Rebiotix’s Gut Bacteria Drug Keeps Infection Recurrences at Bay

Rebiotix Inc., a closely held biotechnology company, said its drug that restores beneficial gut bacteria was better than a placebo at keeping life-threatening intestinal infections from recurring in a human trial.

Recurrences of infections with Clostridium difficile, a potentially deadly microbe that often attacks sick, hospitalized patients, were prevented in 63.9 percent of people who took the drug, compared to 45.5 percent of those who received a placebo, according to data from a mid-stage trial presented Monday at the United European Gastroenterology Week conference in Vienna.

About half a million infections and 29,000 deaths a year are linked to C. difficile, a bacterium that often grows quickly in very sick patients’ intestines when other, beneficial microbes are killed off by antibiotic treatment, according to the U.S. Centers For Disease Control and Prevention.
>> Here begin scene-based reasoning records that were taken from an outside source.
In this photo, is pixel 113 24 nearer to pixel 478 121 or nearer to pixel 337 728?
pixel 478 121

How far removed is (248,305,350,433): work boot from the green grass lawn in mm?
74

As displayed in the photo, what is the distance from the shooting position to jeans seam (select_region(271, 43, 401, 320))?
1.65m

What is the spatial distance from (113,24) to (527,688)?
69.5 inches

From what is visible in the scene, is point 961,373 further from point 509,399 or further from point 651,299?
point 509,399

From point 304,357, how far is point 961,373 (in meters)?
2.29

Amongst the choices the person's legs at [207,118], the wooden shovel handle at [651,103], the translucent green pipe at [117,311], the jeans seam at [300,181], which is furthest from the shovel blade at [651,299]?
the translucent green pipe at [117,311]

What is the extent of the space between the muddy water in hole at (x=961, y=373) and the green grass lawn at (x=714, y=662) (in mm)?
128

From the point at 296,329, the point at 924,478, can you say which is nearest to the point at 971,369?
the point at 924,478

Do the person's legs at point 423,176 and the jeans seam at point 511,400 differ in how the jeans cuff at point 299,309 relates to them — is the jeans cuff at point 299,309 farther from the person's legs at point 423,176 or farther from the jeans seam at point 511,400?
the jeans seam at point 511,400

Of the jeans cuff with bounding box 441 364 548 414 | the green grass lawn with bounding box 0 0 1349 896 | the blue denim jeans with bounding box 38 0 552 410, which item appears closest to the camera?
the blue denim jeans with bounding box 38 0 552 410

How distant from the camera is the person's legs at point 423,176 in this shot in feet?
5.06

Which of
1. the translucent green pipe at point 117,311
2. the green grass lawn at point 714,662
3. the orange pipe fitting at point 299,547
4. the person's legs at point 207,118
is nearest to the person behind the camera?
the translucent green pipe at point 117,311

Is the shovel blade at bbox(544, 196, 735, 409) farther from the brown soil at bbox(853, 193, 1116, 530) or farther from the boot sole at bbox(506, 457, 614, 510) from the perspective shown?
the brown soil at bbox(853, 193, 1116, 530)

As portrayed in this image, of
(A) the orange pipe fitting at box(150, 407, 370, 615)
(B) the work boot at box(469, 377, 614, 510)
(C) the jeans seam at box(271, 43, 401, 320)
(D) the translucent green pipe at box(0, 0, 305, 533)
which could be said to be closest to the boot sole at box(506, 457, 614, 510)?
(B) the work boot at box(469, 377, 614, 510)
Rebiotix’s drug contains bacteria found in the human gut that are intended to restore the population of healthy bacteria, often called the microbiome. 
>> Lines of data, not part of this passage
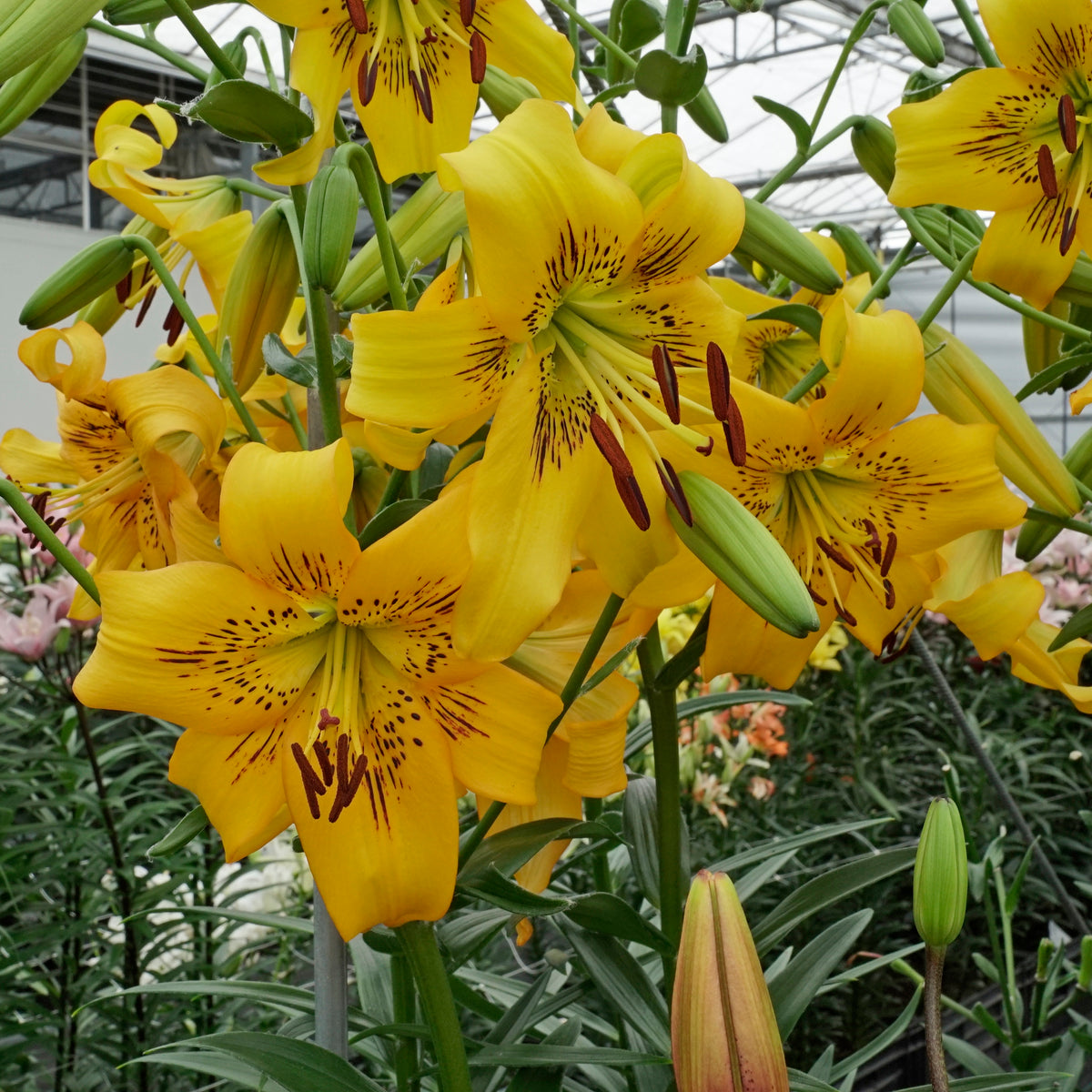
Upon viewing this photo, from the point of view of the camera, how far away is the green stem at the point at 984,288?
0.49 m

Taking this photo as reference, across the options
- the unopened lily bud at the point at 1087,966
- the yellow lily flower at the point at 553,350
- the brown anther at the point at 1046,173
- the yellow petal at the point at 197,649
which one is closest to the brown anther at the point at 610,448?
the yellow lily flower at the point at 553,350

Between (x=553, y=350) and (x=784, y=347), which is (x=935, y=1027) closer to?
(x=553, y=350)

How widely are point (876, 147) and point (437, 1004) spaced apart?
1.35 feet

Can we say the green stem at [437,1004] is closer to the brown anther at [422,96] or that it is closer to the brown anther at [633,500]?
the brown anther at [633,500]

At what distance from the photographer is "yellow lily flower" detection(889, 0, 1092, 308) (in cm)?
47

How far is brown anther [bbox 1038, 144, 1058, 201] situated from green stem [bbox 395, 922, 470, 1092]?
371mm

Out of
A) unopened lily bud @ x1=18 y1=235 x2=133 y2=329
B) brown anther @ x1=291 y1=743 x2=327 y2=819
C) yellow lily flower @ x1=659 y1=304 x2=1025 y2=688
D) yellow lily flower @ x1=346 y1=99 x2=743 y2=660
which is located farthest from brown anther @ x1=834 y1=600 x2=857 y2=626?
unopened lily bud @ x1=18 y1=235 x2=133 y2=329

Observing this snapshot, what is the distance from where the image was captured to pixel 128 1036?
112cm

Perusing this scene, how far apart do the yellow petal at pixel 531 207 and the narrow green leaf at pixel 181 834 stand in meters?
0.20

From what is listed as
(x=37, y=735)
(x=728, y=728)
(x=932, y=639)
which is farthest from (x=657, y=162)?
(x=932, y=639)

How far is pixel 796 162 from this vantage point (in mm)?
509

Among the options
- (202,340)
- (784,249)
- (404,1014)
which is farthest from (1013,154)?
(404,1014)

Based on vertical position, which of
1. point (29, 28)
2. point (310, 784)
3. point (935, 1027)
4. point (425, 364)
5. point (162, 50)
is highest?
point (162, 50)

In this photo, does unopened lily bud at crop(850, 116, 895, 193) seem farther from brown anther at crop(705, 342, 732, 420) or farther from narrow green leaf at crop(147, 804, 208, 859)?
narrow green leaf at crop(147, 804, 208, 859)
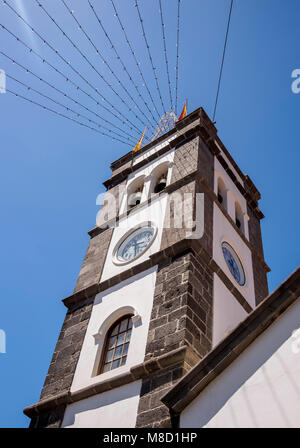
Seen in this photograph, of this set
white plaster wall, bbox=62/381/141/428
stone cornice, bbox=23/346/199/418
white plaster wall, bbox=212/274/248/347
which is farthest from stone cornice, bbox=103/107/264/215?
white plaster wall, bbox=62/381/141/428

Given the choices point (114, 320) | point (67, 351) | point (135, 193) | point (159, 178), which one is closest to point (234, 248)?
point (159, 178)

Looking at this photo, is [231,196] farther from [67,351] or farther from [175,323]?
[67,351]

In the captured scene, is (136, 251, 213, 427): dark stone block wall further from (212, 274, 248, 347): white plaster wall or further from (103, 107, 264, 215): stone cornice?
(103, 107, 264, 215): stone cornice

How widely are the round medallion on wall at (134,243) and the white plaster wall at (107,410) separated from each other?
3723 millimetres

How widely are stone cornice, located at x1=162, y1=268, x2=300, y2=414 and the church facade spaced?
0.05 feet

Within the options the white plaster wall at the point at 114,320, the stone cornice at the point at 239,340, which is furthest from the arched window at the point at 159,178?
the stone cornice at the point at 239,340

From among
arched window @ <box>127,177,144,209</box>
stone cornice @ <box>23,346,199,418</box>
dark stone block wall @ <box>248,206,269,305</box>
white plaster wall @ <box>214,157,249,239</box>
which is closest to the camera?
stone cornice @ <box>23,346,199,418</box>

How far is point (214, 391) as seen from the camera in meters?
7.26

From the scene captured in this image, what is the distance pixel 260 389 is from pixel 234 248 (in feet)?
22.6

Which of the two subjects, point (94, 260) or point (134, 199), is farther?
point (134, 199)

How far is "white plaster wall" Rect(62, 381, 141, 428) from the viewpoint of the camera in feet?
27.9

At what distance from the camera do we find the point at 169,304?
984cm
“Our data is just the start,” Lee Jones, Rebiotix’s founder and chief executive officer, said in a telephone interview. “It has great potential to change the way medicine is practiced in the future, using science like this.”

The drug was administered through an enema. Rebiotix, based in Roseville, Minnesota, is planning a final-stage trial in early 2017, Jones said.

Other companies studying microbiome-based treatments include Seres Therapeutics Inc., which said in July that its drug failed to treat C. difficile in a trial. A Cowen and Co. survey of doctors and investors suggests that both remain optimistic about the approach, Ritu Baral, an analyst with the firm, said Friday in a telephone interview.